----- Metin

Eskiden eczane ama şu an starbuck’s olarak kıpraşmak isteyenlere hizmet veren mekan da oturduk.
Mekanın işletmecisine gösterip hangisinin büyük olduğuna o karar versin dedik.
Bir şirkette gıda mühendisi olarak çalışmış olan işletmeci beyefendi bu durumu önce anlayamadı.
Kendisiyle dalga geçtiğimiz sandı. Ciddiyetimiz karşısında ki yüz ifadesi ise birbirimize bakım gülümsememizi sağladı.
– Şimdi gidiniz. Masanıza oturunuz. Birazdan size kimin ki daha büyük söyleyeceğim.
– Henüz görmediniz. Önce görseydiniz.
– Hayır gidiniz ve kahvenizi içiniz. ( kahve içmemizi izleyerek bu anlayacak olmasına şaşırdık)
Heyecanla gelecek olan cevabı beklerken, sokağın karşısında duran dilenci çocuk ve kadın istemeden dikkatimizi çekti. kadın çocuğa para vermiş ve paranın üstünü bekliyordu. Büyük ihtimalle kadının bozuk parası yoktu. Ve çocuk kadına bir avuç dolusu bozuk para verdi. Çocuğun sokak ortasında paçalarının arasından çıkardığı poşetten bozuk para alması bize ne kadar cesaretli dedirtti.( bize değil aslında arkadaşıma böyle gelmişti. Böyle salakça izlenimleri olur ve bu izlenimlere salakça tanımlamalar getirirdi. )

----------
----- Ham Veriler

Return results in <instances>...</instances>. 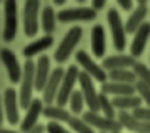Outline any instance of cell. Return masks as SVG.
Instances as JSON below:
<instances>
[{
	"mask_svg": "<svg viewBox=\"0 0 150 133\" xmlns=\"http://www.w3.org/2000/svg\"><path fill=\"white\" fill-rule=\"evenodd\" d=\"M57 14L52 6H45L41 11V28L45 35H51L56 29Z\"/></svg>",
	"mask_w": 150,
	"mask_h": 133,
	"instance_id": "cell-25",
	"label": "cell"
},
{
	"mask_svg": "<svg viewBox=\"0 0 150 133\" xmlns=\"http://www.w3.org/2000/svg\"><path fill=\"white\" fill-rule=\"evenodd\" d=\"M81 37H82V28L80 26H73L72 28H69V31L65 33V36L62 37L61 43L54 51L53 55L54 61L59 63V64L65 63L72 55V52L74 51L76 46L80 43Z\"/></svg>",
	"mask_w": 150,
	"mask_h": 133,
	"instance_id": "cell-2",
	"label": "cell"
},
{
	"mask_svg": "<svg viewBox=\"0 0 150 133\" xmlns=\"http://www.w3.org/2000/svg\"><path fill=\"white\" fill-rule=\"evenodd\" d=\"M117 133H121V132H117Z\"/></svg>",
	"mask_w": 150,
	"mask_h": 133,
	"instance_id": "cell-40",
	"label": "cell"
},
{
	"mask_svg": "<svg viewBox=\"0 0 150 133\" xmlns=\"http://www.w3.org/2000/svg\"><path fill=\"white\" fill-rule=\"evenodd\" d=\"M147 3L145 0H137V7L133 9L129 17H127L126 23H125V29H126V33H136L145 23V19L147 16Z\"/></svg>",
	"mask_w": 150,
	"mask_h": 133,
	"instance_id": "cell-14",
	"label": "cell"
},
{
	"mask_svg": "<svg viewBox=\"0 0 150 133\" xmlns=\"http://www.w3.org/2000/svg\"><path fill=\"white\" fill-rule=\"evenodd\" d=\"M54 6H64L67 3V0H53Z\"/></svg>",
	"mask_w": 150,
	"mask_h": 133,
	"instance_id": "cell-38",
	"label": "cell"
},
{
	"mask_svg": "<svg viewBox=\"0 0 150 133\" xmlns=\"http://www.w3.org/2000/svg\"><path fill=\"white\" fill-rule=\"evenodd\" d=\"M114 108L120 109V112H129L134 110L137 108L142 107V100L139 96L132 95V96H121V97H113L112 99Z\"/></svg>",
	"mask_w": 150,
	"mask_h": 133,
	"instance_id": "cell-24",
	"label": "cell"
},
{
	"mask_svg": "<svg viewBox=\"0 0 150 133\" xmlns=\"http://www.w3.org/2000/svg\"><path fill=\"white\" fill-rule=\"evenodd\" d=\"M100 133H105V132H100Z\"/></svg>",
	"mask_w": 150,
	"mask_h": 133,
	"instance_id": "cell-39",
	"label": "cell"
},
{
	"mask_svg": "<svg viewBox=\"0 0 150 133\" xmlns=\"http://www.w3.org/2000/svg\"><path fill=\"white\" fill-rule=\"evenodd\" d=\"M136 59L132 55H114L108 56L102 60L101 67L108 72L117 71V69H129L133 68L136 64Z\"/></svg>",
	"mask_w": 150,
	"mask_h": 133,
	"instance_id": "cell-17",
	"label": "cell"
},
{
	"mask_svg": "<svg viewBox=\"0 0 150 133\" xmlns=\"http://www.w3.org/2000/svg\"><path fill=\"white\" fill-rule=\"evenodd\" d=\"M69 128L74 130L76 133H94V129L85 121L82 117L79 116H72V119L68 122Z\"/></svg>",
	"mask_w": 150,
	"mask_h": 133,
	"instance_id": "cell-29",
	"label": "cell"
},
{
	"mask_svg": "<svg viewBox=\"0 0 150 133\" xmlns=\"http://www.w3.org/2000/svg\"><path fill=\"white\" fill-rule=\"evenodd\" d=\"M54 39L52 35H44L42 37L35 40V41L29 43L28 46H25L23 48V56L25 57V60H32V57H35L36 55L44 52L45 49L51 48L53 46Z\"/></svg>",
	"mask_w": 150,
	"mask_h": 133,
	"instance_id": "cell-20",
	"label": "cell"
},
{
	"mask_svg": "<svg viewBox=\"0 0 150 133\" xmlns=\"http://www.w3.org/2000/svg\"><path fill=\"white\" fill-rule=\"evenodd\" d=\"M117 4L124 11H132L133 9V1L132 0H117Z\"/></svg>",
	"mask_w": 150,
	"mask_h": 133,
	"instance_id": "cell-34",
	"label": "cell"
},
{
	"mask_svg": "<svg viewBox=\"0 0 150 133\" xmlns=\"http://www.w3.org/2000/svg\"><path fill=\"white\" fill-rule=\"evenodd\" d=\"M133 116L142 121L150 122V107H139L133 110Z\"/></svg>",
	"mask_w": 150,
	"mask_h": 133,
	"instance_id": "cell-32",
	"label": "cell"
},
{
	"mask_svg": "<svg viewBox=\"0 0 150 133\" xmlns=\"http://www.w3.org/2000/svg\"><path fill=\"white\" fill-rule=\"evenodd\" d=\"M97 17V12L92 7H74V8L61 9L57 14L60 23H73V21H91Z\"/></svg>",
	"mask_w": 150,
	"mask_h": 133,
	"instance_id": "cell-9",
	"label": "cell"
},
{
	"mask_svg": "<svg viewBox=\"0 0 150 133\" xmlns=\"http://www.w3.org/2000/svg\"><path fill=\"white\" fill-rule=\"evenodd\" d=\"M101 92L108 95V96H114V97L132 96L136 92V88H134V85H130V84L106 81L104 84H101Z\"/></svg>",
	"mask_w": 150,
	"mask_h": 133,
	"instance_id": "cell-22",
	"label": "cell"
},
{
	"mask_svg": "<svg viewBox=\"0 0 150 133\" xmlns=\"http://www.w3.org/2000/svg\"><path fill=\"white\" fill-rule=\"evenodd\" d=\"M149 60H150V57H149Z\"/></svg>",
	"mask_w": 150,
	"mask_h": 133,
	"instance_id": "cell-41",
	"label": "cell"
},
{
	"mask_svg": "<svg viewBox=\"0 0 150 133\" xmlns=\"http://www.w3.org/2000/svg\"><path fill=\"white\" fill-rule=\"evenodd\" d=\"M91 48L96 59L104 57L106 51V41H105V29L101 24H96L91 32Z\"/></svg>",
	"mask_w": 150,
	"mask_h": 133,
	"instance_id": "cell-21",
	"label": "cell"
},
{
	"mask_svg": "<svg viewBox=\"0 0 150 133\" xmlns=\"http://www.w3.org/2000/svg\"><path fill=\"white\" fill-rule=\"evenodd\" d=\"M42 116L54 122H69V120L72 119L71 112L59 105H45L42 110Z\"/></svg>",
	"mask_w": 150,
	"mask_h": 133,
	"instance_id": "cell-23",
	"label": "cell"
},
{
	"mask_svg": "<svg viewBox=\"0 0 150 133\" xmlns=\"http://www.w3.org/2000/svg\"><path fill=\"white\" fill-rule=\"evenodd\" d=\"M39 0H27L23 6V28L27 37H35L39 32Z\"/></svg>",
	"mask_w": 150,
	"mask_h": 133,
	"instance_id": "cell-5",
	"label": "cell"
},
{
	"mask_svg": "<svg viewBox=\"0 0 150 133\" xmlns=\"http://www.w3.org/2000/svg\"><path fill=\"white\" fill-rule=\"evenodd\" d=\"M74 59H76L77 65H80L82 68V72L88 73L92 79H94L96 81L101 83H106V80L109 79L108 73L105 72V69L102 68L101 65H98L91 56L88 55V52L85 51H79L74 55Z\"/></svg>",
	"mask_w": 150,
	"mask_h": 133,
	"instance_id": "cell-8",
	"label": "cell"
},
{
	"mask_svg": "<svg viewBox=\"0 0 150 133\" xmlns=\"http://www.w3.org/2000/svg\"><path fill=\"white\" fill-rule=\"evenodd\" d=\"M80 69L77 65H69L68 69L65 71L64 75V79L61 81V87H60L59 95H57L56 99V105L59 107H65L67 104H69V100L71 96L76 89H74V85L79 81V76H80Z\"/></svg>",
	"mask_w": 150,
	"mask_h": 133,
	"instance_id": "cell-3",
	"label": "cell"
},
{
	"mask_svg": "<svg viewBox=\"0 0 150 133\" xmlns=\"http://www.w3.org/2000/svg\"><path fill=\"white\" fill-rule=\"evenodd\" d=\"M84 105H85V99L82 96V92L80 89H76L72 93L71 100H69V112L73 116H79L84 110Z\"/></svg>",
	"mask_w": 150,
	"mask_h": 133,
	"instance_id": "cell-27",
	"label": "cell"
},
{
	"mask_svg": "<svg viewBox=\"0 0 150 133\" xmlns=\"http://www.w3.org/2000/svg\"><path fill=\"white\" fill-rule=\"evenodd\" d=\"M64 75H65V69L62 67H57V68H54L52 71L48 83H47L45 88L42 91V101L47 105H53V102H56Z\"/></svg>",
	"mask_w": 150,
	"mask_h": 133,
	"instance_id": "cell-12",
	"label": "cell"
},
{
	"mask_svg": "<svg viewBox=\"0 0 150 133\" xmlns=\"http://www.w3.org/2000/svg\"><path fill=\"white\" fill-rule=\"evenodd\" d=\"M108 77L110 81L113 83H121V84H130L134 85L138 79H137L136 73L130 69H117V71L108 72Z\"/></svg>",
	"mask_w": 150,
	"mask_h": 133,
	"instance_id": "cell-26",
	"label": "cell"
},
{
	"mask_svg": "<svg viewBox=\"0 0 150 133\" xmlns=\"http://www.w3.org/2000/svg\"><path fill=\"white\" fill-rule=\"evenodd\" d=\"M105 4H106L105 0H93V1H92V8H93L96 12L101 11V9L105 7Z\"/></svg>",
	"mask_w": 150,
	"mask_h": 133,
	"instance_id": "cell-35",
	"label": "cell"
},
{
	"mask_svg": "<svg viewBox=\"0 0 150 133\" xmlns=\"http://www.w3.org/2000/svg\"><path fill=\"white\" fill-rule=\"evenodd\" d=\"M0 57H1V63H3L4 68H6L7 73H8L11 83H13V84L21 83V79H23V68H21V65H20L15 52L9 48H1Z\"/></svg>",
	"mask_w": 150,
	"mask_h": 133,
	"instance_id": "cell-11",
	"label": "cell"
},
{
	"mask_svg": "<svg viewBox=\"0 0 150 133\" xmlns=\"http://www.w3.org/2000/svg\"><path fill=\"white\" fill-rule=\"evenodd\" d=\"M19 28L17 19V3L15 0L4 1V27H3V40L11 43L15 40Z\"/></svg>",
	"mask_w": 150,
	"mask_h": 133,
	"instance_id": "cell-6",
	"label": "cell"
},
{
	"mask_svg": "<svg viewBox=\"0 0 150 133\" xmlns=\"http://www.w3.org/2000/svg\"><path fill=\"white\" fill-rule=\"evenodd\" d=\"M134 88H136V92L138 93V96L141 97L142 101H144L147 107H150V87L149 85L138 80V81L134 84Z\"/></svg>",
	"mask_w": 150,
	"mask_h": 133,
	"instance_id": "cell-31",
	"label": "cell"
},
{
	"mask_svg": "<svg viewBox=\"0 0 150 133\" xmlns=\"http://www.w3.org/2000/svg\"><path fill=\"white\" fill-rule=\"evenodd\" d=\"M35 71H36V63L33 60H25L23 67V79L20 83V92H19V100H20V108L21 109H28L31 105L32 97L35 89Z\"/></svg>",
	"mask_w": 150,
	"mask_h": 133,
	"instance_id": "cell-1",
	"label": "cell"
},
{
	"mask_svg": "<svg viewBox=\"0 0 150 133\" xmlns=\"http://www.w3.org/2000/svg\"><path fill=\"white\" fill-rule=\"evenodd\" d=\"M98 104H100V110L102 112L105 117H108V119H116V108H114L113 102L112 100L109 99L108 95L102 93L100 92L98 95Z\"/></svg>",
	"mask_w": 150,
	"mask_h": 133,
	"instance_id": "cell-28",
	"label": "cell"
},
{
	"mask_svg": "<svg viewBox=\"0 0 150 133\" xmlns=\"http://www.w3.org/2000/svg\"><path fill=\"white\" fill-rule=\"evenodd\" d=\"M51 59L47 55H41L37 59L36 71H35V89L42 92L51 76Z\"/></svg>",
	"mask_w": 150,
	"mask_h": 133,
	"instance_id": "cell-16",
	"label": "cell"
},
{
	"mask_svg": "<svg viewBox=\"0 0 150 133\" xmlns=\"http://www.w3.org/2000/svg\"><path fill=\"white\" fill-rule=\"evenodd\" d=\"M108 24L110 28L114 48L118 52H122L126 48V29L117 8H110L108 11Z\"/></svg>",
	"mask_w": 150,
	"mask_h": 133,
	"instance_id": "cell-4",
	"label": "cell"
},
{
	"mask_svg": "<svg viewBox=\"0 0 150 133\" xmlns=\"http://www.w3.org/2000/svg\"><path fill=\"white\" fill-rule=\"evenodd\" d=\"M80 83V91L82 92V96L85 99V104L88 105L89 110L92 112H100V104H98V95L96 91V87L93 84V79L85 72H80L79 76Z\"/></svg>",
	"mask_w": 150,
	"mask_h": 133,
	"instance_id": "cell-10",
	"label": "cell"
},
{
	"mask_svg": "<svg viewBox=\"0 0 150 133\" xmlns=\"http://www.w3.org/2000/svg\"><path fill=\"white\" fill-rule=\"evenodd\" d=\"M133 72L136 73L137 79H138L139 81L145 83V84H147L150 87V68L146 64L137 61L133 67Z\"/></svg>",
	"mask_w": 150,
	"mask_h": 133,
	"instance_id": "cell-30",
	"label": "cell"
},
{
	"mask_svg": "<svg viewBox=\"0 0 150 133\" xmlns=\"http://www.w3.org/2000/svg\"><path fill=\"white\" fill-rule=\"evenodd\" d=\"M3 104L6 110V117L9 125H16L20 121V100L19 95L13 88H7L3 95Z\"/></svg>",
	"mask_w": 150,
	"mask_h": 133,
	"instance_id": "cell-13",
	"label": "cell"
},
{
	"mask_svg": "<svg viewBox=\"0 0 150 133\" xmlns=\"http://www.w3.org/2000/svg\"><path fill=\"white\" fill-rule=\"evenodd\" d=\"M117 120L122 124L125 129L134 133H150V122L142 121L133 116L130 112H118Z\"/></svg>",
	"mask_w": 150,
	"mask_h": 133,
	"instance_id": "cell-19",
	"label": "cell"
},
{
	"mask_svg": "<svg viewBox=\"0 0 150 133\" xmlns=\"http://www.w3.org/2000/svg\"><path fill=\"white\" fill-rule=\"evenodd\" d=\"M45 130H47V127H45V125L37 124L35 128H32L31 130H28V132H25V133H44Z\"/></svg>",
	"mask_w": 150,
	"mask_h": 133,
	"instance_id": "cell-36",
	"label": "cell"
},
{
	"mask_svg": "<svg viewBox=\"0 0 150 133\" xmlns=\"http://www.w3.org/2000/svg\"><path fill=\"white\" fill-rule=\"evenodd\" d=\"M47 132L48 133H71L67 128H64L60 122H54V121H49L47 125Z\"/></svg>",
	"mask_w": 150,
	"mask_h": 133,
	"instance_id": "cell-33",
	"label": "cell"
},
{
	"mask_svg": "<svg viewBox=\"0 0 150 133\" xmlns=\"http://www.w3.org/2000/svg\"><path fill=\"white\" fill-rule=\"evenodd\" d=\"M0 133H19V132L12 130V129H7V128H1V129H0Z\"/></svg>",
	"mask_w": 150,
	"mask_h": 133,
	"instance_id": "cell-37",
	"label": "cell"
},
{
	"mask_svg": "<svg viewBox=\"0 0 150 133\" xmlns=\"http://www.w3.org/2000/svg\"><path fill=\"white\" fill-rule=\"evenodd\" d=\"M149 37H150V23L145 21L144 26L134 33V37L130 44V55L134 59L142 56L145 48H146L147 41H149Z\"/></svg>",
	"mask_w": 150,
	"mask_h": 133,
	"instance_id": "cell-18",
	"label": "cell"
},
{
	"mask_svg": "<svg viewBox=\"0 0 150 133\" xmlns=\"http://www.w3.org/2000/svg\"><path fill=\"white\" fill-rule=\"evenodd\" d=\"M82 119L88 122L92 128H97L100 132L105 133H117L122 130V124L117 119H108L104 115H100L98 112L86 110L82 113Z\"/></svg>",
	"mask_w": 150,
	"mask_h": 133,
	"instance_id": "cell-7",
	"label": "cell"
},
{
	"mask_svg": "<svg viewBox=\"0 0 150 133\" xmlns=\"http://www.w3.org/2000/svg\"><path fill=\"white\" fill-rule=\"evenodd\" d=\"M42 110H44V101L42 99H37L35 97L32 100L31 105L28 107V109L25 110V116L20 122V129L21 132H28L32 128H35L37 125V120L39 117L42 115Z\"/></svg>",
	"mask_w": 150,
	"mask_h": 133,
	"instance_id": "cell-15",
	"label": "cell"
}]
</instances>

----------

_Çalışma Hedefleri_.
• a. Kahve dükkânı anlatısında "Mekanın işletmecisine gösterip" sözleriyle başlayıp "görmediniz. Önce görseydiniz." sözlerine kadar devam eden bölümü harfi harfine yazıya geçiriniz.
• b. Kahve dükkânı anlatısındaki "Bir şirkette gıda mühendisi olarak çalışmış olan işletmeci beyefendi bu durumu önce anlayamadı." cümlesini İngilizceye çeviriniz.
• c. Kahve dükkânı anlatısını son cümlesinden sonra ileriye taşıyınız.

_Sıralı Sonuçlar_.
• a.
Mekanın işletmecisine gösterip hangisinin büyük olduğuna o karar versin dedik.
Bir şirkette gıda mühendisi olarak çalışmış olan işletmeci beyefendi bu durumu önce anlayamadı.
Kendisiyle dalga geçtiğimiz sandı. Ciddiyetimiz karşısında ki yüz ifadesi ise birbirimize bakım gülümsememizi sağladı.
– Şimdi gidiniz. Masanıza oturunuz. Birazdan size kimin ki daha büyük söyleyeceğim.
– Henüz görmediniz. Önce görseydiniz.

• b. The gentleman running the place, who had worked as a food engineer at a company, did not understand the situation at first.

• c.
İşletmeci beyefendi yanımıza gelip,
– Bu konuda herhangi bir şey söyleyemem. Ancak size bu konuyla ilgili başımdan geçen bir olayı anlatabilirim. ( bu tür konumlarda olan kişilerin olaylara daha önce yaşanmış olaylar ile örnek vermesi, ve bu örneklere kendi fikirlerini de yansıtarak anlatmaları her zaman saçma gelmiştir bana)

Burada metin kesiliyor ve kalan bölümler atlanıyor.